SUMMARY AND RECOMMENDATIONS
Dynamic and multiphasic contrast-enhanced CT or MRI is recommended as a first-line diagnostic tool for HCC when an imaging assessment for the presence of HCC is indicated by screening or surveillance tests (level Ib, grade A).
For a given nodule in a cirrhotic liver, the presence of hyperenhancement in the late arterial phase and the subsequent washout of the contrast agent in the portal venous phase, delayed phase, or both are considered diagnostic for HCC (level II, grade B).
HCC can be diagnosed by imaging if the nodule is greater than 1 cm in diameter and these qualitative imaging criteria are met (level II, grade B).
Patients who have nodules with an atypical pattern of imaging findings (eg, an isovascular or hypovascular appearance in the arterial phase or arterial hypervascularity alone without portal venous washout) should undergo image-guided FNB or follow-up imaging (level III, grade C).
Imagers should employ carefully timed multiphasic contrast-enhanced imaging protocols on suitable high-quality scanners, and they should use a sufficient dose of the contrast agent, a sufficient injection rate, and a suitable minimum slice thickness for the reconstructed images (level III, grade C).
A liver containing at least 1 HCC must be staged with an imaging technique that affords complete anatomic coverage of the liver.
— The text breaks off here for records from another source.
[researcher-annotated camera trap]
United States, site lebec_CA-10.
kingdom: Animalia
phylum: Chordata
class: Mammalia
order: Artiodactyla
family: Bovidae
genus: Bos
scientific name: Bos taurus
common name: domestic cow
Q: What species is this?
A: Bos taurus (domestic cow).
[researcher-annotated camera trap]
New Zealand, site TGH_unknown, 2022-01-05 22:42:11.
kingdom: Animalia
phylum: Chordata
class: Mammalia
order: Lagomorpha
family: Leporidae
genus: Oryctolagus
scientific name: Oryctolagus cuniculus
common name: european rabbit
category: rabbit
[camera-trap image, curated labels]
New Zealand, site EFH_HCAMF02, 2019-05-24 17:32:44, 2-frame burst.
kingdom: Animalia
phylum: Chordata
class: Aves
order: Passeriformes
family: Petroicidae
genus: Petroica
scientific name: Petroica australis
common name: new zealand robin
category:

Dynamic and multiphasic contrast-enhanced CT and MRI are the only acceptable imaging techniques for this purpose. Extrahepatic staging should routinely include CT scans of the chest, abdomen, and pelvis. MRI can be an alternative for the abdominal cavity (level III, grade C).
Complete tumor ablation after LRT for HCC may be indicated by a complete absence of contrast-enhancing nodular tissue associated with the ablated lesion (any enhancement is evaluated in comparison with the background hepatic parenchyma) on contrast-enhanced US, CT, or MRI images (level III, grade C).
Patients listed for LT without HCC should undergo serial imaging with CT or, preferably, MRI at 6-month intervals to ensure that the tumor remains absent or the tumor stage remains compatible with the transplant indication (level III, grade C).